Python RE Directories and slashes


Let's say I have a string that is a root directory that has been entered

'C:/Users/Me/'

Then I use os.listdir() and join with it to create a list of subdirectories.

I end up with a list of strings that are like below:

'C:/Users/Me/Adir\Asubdir\'

and so on.

I want to split the subdirectories and capture each directory name as its own element. Below is one attempt. I am seemingly having issues with the \ and / characters. I assume \ is escaping, so '[\\/]' to me that says look for \ or / so then '[\\/]([\w\s]+)[\\/]' as a match pattern should look for any word between two slashes... but the output is only ['/Users/'] and nothing else is matched. So I then I add a escape for the forward slash.

'[\\\/]([\w\s]+)[\\\/]'

However, my output then only becomes ['Users','ADir'] so that is confusing the crud out of me.

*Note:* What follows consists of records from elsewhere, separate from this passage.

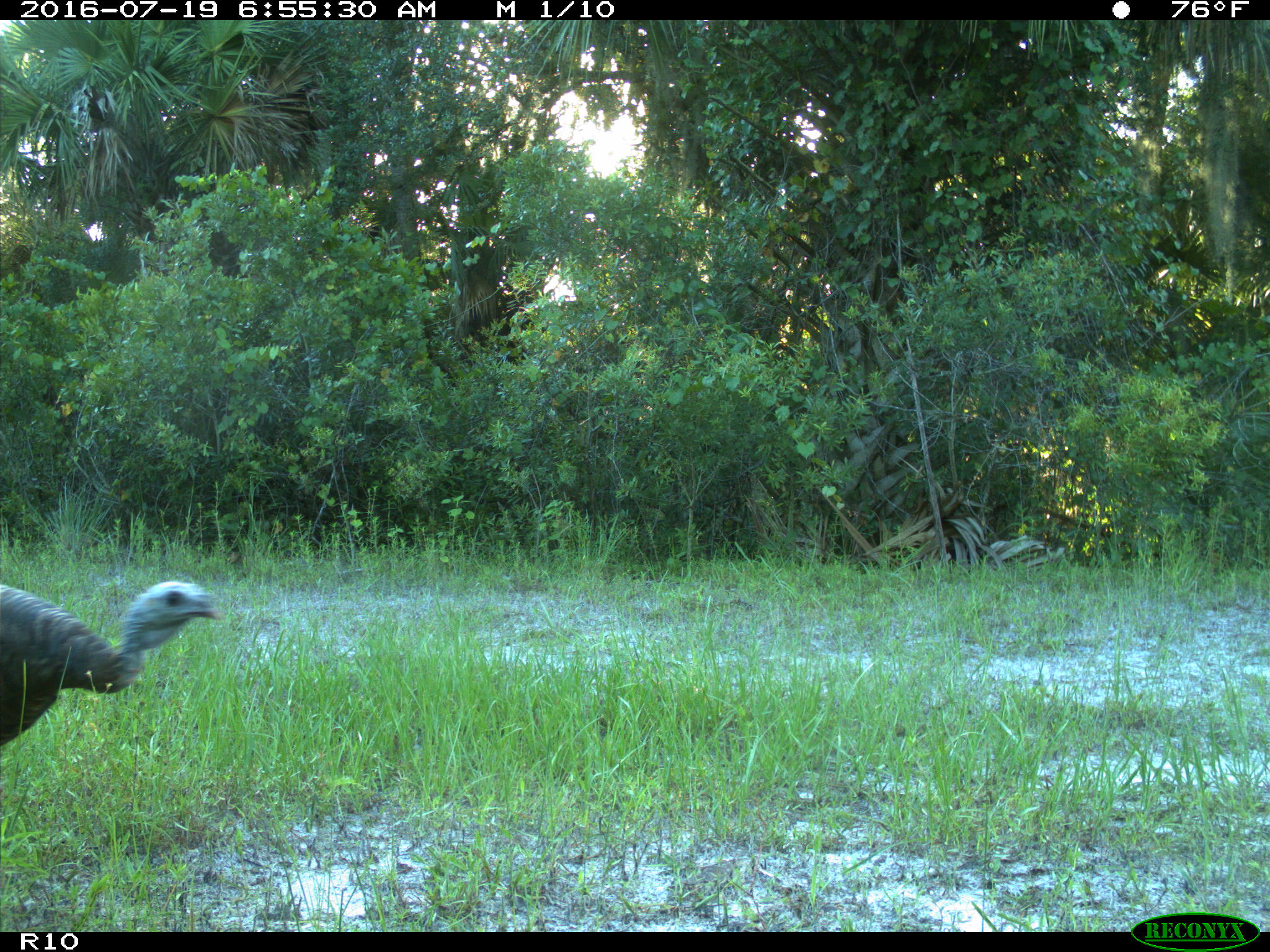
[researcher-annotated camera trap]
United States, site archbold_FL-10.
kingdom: Animalia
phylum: Chordata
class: Aves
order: Galliformes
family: Phasianidae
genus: Meleagris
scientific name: Meleagris gallopavo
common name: wild turkey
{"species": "Meleagris gallopavo (wild turkey)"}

My question is namely how do I tokenize each directory from a string using both \ and / but maybe also why is my RE not working as I expect?

Minimal Example:

import re, os

info = re.compile('[\\\/]([\w ]+)[\\\/]')


root = 'C:/Users/i12500198/Documents/Projects/'

def getFiles(wdir=os.getcwd()):
    files = (os.path.join(wdir,file) for file in os.listdir(wdir)
                 if os.path.isfile(os.path.join(wdir,file)))
    return list(files)

def getDirs(wdir=os.getcwd()):
    dirs = (os.path.join(wdir,adir) for adir in os.listdir(wdir)
                if os.path.isdir(os.path.join(wdir,adir)))
    return list(dirs)

def walkSubdirs(root,below=[]):
    subdirs = getDirs(root)
    for aDir in subdirs:
        below.append(aDir)
        walkSubdirs(aDir,below)       
        
    return below   

subdirs = walkSubdirs(root)
    
for aDir in subdirs:
    files = getFiles(aDir)
    for f in files:
        finfo = info.findall(f)
        print(f)
        print(finfo)

Solution

  • I want to split the subdirectories and capture each directory name as its own element

    Instead of regular expressions, I suggest you use one of Python's standard functions for parsing filesystem paths.

    Here is one using pathlib:

    from pathlib import Path
    
    p = Path("C:/Users/Me/ADir\ASub Dir\2 x 2 Dir\\")
    p.parts
    #=> ('C:\\', 'Users', 'Me', 'ADir', 'ASub Dir\x02 x 2 Dir')
    

    Note that the behaviour of pathlib.Path depends on the system running Python. Since I'm on a Linux machine, I actually used pathlib.PureWindowsPath here. I believe the output should be accurate for those of you on Windows.